Feb 15 2012
Activist Beat — 02/15/12
The Activist Beat with Rose Aguilar, host of Your Call on KALW in San Francisco is a weekly roundup of progressive activism that the mainstream media ignores, undercovers, or misrepresents.
The horrific working conditions at the Foxconn factories in China are finally getting the national media attention they deserve. Foxconn is the company whose massive factories make electronic products for companies like Motorola, Dell, Hewlett-Packard, and Apple.
Apple has received the most scrutiny because the iPhone and iPad have generated so many sales, and the company has physical stores and a cult like following. Steve Jobs’s recent death received wall to wall coverage in the media, but very few reporters bothered to mention the power he had to drastically change Silicon Valley’s reliance on sweatshop labor.
Mike Daisey, an author who’s received widespread acclaim for his monologue “The Agony and the Ecstasy of Steve Jobs,” wrote about this in the New York Times.
“Mr. Jobs’s magic has its costs. We can admire the design perfection and business acumen while acknowledging the truth: with Apple’s immense resources at his command he could have revolutionized the industry to make devices more humanely and more openly, and chose not to. If we view him unsparingly, without nostalgia, we would see a great man whose genius in design, showmanship and stewardship of the tech world will not be seen again in our lifetime. We would also see a man who in the end failed to “think different,” in the deepest way, about the human needs of both his users and his workers.”
Excerpts of Mike Daisey’s monologue were recently featured on Public Radio International’s This American Life. According to Daisey, who visited a Foxconn Plant in Shenzen, China, workers as young as 13 make less than $1 an hour and assemble products for up to 16 hours a day. One worker died after a 34-hour shift.

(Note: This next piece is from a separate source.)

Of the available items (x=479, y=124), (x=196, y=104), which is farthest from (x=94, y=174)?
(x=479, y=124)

On his blog, Daisey writes that the This American Life episode was the most downloaded in the show’s history. He’s been inundated with emails and interview requests ever since, but very few of those requests are from technology journalists.
On Thursday, Mike Daisey joined members of Change.org to deliver petitions to Apple’s Manhattan store urging the company to stop exploiting workers. Demonstrators gathered in front of six stores around the world.
Over 250,000 people have signed the petition, which says, “The men and women in these factories work very long days spent repeating the same motions over and over, which creates amped-up carpal tunnel syndrome in their wrists and hands. This often results in them losing the use of their hands for the rest of their lives. This condition could be easily prevented if the workers were rotated through different positions in the factory, but they are not. Why? Because there are no labor laws in China to protect these people.”
As Daisey points out, most of the stuff we own is made in Shenzen, China, but most people have never heard of Shenzen. And that’s part of the problem. Most of us are completely disconnected from the people who make our stuff. Since 2007, 17 Foxconn workers have committed suicide. Last year, the factory surrounded its Shenzen building with netting to catch people who jump. Last month, over 100 workers assembling Microsoft’s Xbox in the Wuhan factory threatened to jump off the roof. The conditions are that bad.
Meantime, Apple’s stock recently hit $500 for the first time ever, pushing its market-cap to nearly $460 billion. The company is worth more than Microsoft and Google combined. And it pays the people making our gadgets less than $1 an hour.
But this is about more than wages. This is about human rights and dignity. This is also about all multinationals that exploit workers, not just Apple. This is about capitalism.
Chinese workers are tired of being exploited. At Tuesday’s White House meeting with Chinese Vice President Xi Jinping, President Obama said he welcomes China’s “peaceful rise.”
What you won’t hear in most media coverage is the people’s peaceful rise. Since November, a wave of strikes have taken place across China. Li Qiang, Executive Director of China Labor Watch, recently said: “Chinese workers are more aware of their rights and how they can work together to protect them than they have been in the past. It has been long in coming, but the era of Chinese workers’ rights may be close at hand.”